A Oi alega que esses fundos, que foram seus acionistas no passado, teriam exercido poder de controle e/ou influência de modo abusivo por meio de condutas para favorecer seus próprios interesses em detrimento dos demais credores.
Esses fundos ficaram com 58% das ações da Oi em troca de uma parte da dívida da empresa, conforme previsto no plano de recuperação que foi aprovado por todos os credores. Após assumir o controle da companhia, elegeram um conselho de administração e contrataram uma nova diretoria.
Os executivos que assumiram o comando da Oi na época eram sócios da Íntegra, consultoria que já havia trabalhado com os fundos e que foi novamente contratada no caso da Oi. Na sequência, Pimco, SC Lowy e Ashmore estabeleceram um bônus para a diretoria e para o conselho em caso de êxito no pagamento das dívidas remanescentes a esses próprios fundos, em detrimento dos demais credores. A previsão era de que os bônus chegassem a US$ 12,5 milhões.
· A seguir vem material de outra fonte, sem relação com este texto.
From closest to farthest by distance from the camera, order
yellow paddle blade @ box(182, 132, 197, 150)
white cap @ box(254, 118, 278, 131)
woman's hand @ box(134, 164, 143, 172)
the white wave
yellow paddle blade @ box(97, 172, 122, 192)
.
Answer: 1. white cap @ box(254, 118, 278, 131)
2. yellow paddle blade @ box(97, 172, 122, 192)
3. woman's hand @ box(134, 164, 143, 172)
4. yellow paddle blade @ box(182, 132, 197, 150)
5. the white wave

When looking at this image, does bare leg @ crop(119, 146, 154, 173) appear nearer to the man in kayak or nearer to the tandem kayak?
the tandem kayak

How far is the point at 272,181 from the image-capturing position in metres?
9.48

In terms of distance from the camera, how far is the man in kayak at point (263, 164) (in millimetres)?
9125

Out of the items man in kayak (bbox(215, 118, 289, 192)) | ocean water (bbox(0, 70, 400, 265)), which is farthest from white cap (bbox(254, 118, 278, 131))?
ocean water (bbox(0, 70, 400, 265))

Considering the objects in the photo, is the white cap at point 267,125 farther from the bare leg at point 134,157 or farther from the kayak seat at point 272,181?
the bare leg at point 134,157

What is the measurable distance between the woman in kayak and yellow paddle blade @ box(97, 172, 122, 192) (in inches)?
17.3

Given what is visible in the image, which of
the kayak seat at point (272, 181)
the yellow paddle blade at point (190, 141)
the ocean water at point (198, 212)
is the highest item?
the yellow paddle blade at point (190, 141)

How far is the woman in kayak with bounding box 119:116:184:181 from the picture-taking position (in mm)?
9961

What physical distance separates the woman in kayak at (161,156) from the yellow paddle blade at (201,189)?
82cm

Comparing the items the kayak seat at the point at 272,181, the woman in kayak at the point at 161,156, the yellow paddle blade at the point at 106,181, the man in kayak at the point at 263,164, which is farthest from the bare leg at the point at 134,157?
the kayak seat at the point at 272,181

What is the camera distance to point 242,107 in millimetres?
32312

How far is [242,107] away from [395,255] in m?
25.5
Em 2025, a Oi chegou a ter a falência decretada pela 7.ª Vara Empresarial do Rio, o que mais tarde foi revertido pelo Tribunal de Justiça (TJ) do Estado a pedido de bancos credores. Na mesma ocasião, a desembargadora do TJ Mônica Maria Costa di Piero determinou a apuração da responsabilidade dos credores na crise da Oi.
As informações são do jornal O Estado de S. Paulo.